Exercise prompt | From the data below, copy each line that includes the word "stress".

○ ○ ○ ○

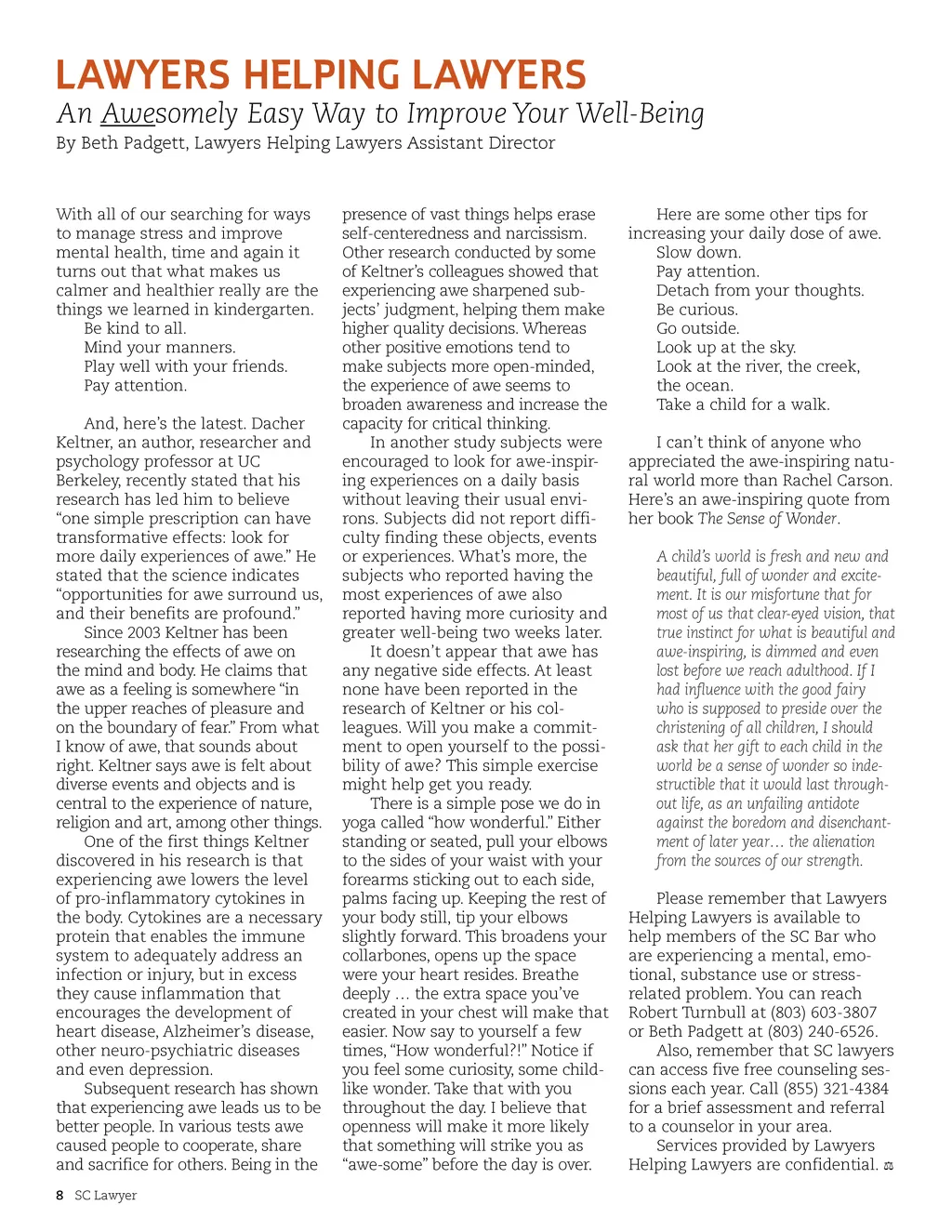 LAWYERS HELPING LAWYERS

An Awesomely Easy Way to Improve Your Well-Being

By Beth Padgett, Lawyers Helping Lawyers Assistant Director

With all of our searching for ways to manage stress and improve mental health, time and again it turns out that what makes us calmer and healthier really are the things we learned in kindergarten.

Be kind to all.
Mind your manners.
Play well with your friends.
Pay attention.

And, here's the latest. Dacher Keltner, an author, researcher and psychology professor at UC Berkeley, recently stated that his research has led him to believe "one simple prescription can have transformative effects: look for more daily experiences of awe." He stated that the science indicates "opportunities for awe surround us, and their benefits are profound."

Since 2003 Keltner has been researching the effects of awe on the mind and body. He claims that awe as a feeling is somewhere "in the upper reaches of pleasure and on the boundary of fear." From what I know of awe, that sounds about right. Keltner says awe is felt about diverse events and objects and is central to the experience of nature, religion and art, among other things.

One of the first things Keltner discovered in his research is that experiencing awe lowers the level of pro-inflammatory cytokines in the body. Cytokines are a necessary protein that enables the immune system to adequately address an infection or injury, but in excess they cause inflammation that encourages the development of heart disease, Alzheimer's disease, other neuro-psychiatric diseases and even depression.

Subsequent research has shown that experiencing awe leads us to be better people. In various tests awe caused people to cooperate, share and sacrifice for others. Being in the presence of vast things helps erase self-centeredness and narcissism. Other research conducted by some of Keltner's colleagues showed that experiencing awe sharpened subjects' judgment, helping them make higher quality decisions. Whereas other positive emotions tend to make subjects more open-minded, the experience of awe seems to broaden awareness and increase the capacity for critical thinking.

In another study subjects were encouraged to look for awe-inspiring experiences on a daily basis without leaving their usual environs. Subjects did not report difficulty finding these objects, events or experiences. What's more, the subjects who reported having the most experiences of awe also reported having more curiosity and greater well-being two weeks later.

It doesn't appear that awe has any negative side effects. At least none have been reported in the research of Keltner or his colleagues. Will you make a commitment to open yourself to the possibility of awe? This simple exercise might help get you ready.

There is a simple pose we do in yoga called "how wonderful." Either standing or seated, pull your elbows to the sides of your waist with your forearms sticking out to each side, palms facing up. Keeping the rest of your body still, tip your elbows slightly forward. This broadens your collarbones, opens up the space were your heart resides. Breathe deeply … the extra space you've created in your chest will make that easier. Now say to yourself a few times, "How wonderful?!" Notice if you feel some curiosity, some childlike wonder. Take that with you throughout the day. I believe that openness will make it more likely that something will strike you as "awe-some" before the day is over.

Here are some other tips for increasing your daily dose of awe.
Slow down.
Pay attention.
Detach from your thoughts.
Be curious.
Go outside.
Look up at the sky.
Look at the river, the creek, the ocean.
Take a child for a walk.

I can't think of anyone who appreciated the awe-inspiring natural world more than Rachel Carson. Here's an awe-inspiring quote from her book The Sense of Wonder.

A child's world is fresh and new and beautiful, full of wonder and excitement. It is our misfortune that for most of us that clear-eyed vision, that true instinct for what is beautiful and awe-inspiring, is dimmed and even lost before we reach adulthood. If I had influence with the good fairy who is supposed to preside over the christening of all children, I should ask that her gift to each child in the world be a sense of wonder so indestructible that it would last throughout life, as an unfailing antidote against the boredom and disenchantment of later year… the alienation from the sources of our strength.

Please remember that Lawyers Helping Lawyers is available to help members of the SC Bar who are experiencing a mental, emotional, substance use or stress-related problem. You can reach Robert Turnbull at (803) 603-3807 or Beth Padgett at (803) 240-6526.

Also, remember that SC lawyers can access five free counseling sessions each year. Call (855) 321-4384 for a brief assessment and referral to a counselor in your area.

Services provided by Lawyers Helping Lawyers are confidential.

8 SC Lawyer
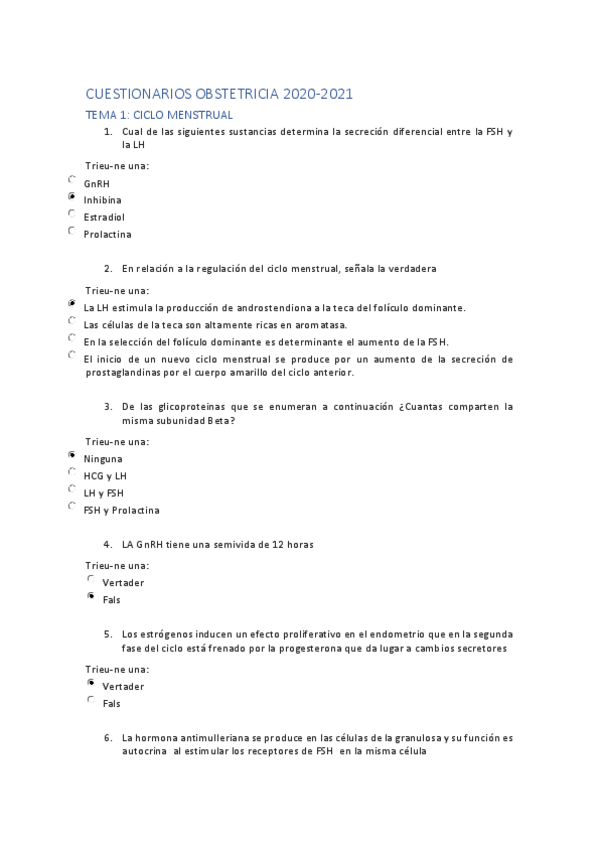 CUESTIONARIOS OBSTETRICIA 2020-2021

TEMA 1: CICLO MENSTRUAL

1. Cual de las siguientes sustancias determina la secreción diferencial entre la FSH y la LH

Trieu-ne una:

GnRH

Inhibina

Estradiol

Prolactina

2. En relación a la regulación del ciclo menstrual, señala la verdadera

Trieu-ne una:

La LH estimula la producción de androstendiona a la teca del folículo dominante.

Las células de la teca son altamente ricas en aromatasa.

En la selección del folículo dominante es determinante el aumento de la FSH.

El inicio de un nuevo ciclo menstrual se produce por un aumento de la secreción de prostaglandinas por el cuerpo amarillo del ciclo anterior.

3. De las glicoproteinas que se enumeran a continuación ¿Cuantas comparten la misma subunidad Beta?

Trieu-ne una:

Ninguna

HCG y LH

LH y FSH

FSH y Prolactina

4. LA GnRH tiene una semivida de 12 horas

Trieu-ne una:

Vertader

Fals

5. Los estrógenos inducen un efecto proliferativo en el endometrio que en la segunda fase del ciclo está frenado por la progesterona que da lugar a cambios secretores

Trieu-ne una:

Vertader

Fals

6. La hormona antimulleriana se produce en las células de la granulosa y su función es autocrina al estimular los receptores de FSH en la misma célula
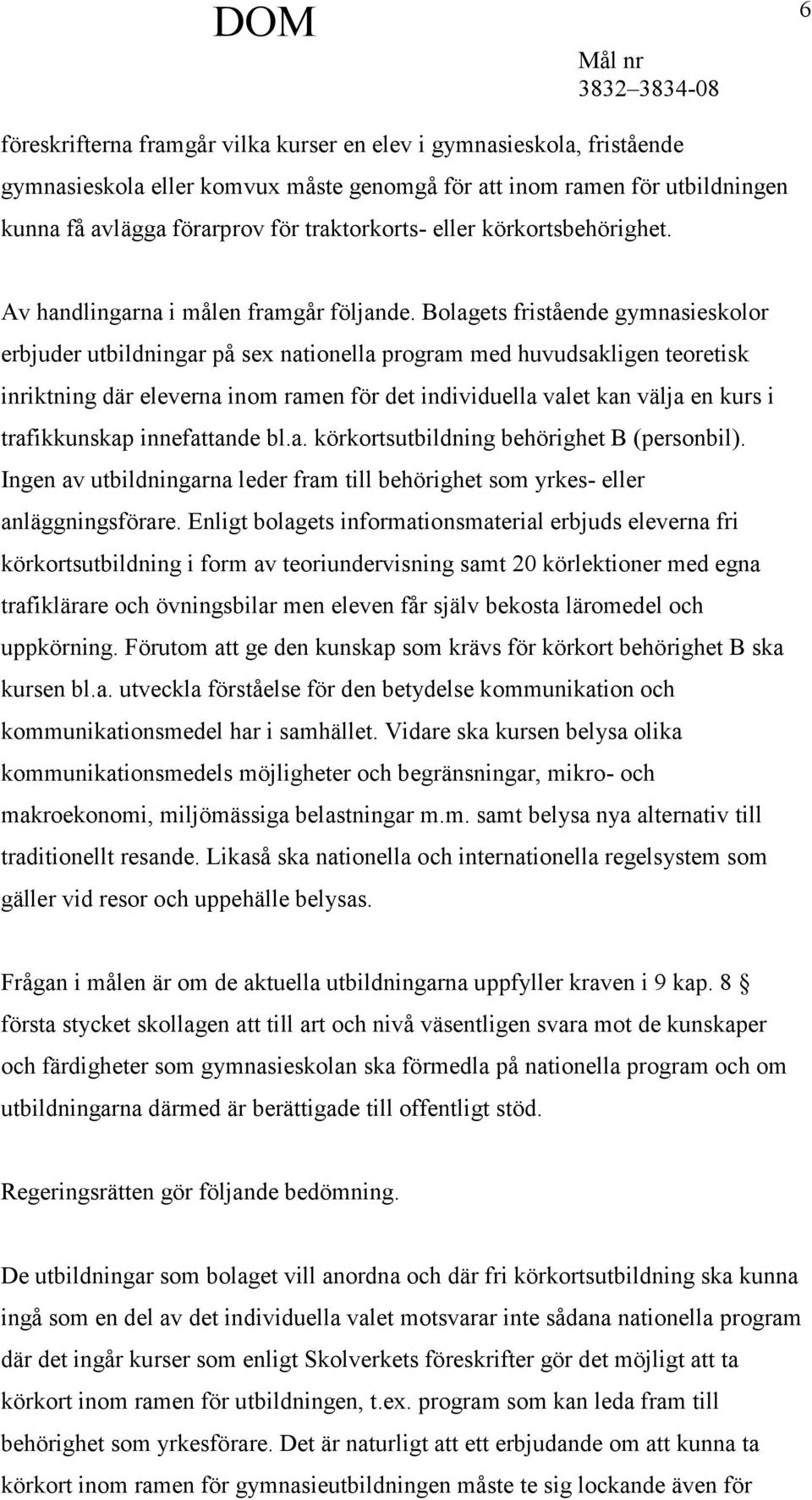 DOM

6

Mål nr
3832–3834-08

föreskrifterna framgår vilka kurser en elev i gymnasieskola, fristående gymnasieskola eller komvux måste genomgå för att inom ramen för utbildningen kunna få avlägga förarprov för traktorkorts- eller körkortsbehörighet.

Av handlingarna i målen framgår följande. Bolagets fristående gymnasieskolor erbjuder utbildningar på sex nationella program med huvudsakligen teoretisk inriktning där eleverna inom ramen för det individuella valet kan välja en kurs i trafikkunskap innefattande bl.a. körkortsutbildning behörighet B (personbil). Ingen av utbildningarna leder fram till behörighet som yrkes- eller anläggningsförare. Enligt bolagets informationsmaterial erbjuds eleverna fri körkortsutbildning i form av teoriundervisning samt 20 körlektioner med egna trafiklärare och övningsbilar men eleven får själv bekosta läromedel och uppkörning. Förutom att ge den kunskap som krävs för körkort behörighet B ska kursen bl.a. utveckla förståelse för den betydelse kommunikation och kommunikationsmedel har i samhället. Vidare ska kursen belysa olika kommunikationsmedels möjligheter och begränsningar, mikro- och makroekonomi, miljömässiga belastningar m.m. samt belysa nya alternativ till traditionellt resande. Likaså ska nationella och internationella regelsystem som gäller vid resor och uppehälle belysas.

Frågan i målen är om de aktuella utbildningarna uppfyller kraven i 9 kap. 8 § första stycket skollagen att till art och nivå väsentligen svara mot de kunskaper och färdigheter som gymnasieskolan ska förmedla på nationella program och om utbildningarna därmed är berättigade till offentligt stöd.

Regeringsrätten gör följande bedömning.

De utbildningar som bolaget vill anordna och där fri körkortsutbildning ska kunna ingå som en del av det individuella valet motsvarar inte sådana nationella program där det ingår kurser som enligt Skolverkets föreskrifter gör det möjligt att ta körkort inom ramen för utbildningen, t.ex. program som kan leda fram till behörighet som yrkesförare. Det är naturligt att ett erbjudande om att kunna ta körkort inom ramen för gymnasieutbildningen måste te sig lockande även för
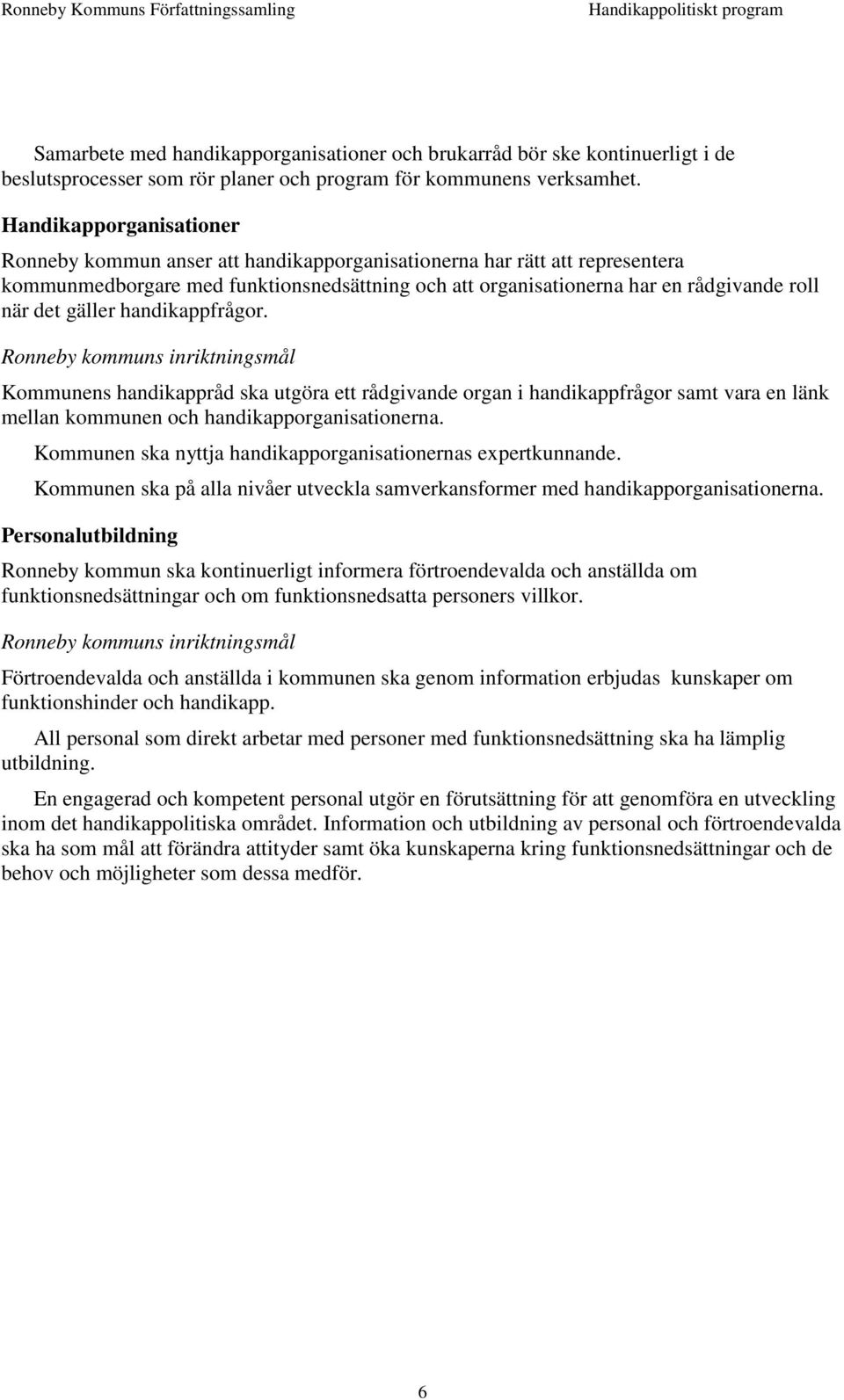 Ronneby Kommuns Författningssamling Handikappolitiskt program

Samarbete med handikapporganisationer och brukarråd bör ske kontinuerligt i de beslutsprocesser som rör planer och program för kommunens verksamhet.

Handikapporganisationer

Ronneby kommun anser att handikapporganisationerna har rätt att representera kommunmedborgare med funktionsnedsättning och att organisationerna har en rådgivande roll när det gäller handikappfrågor.

Ronneby kommuns inriktningsmål

Kommunens handikappråd ska utgöra ett rådgivande organ i handikappfrågor samt vara en länk mellan kommunen och handikapporganisationerna.

Kommunen ska nyttja handikapporganisationernas expertkunnande.

Kommunen ska på alla nivåer utveckla samverkansformer med handikapporganisationerna.

Personalutbildning

Ronneby kommun ska kontinuerligt informera förtroendevalda och anställda om funktionsnedsättningar och om funktionsnedsatta personers villkor.

Ronneby kommuns inriktningsmål

Förtroendevalda och anställda i kommunen ska genom information erbjudas kunskaper om funktionshinder och handikapp.

All personal som direkt arbetar med personer med funktionsnedsättning ska ha lämplig utbildning.

En engagerad och kompetent personal utgör en förutsättning för att genomföra en utveckling inom det handikappolitiska området. Information och utbildning av personal och förtroendevalda ska ha som mål att förändra attityder samt öka kunskaperna kring funktionsnedsättningar och de behov och möjligheter som dessa medför.

6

○ ○ ○ ○

Output for this task |
With all of our searching for ways to manage stress and improve mental health, time and again it turns out that what makes us calmer and healthier really are the things we learned in kindergarten.
Please remember that Lawyers Helping Lawyers is available to help members of the SC Bar who are experiencing a mental, emotional, substance use or stress-related problem. You can reach Robert Turnbull at (803) 603-3807 or Beth Padgett at (803) 240-6526.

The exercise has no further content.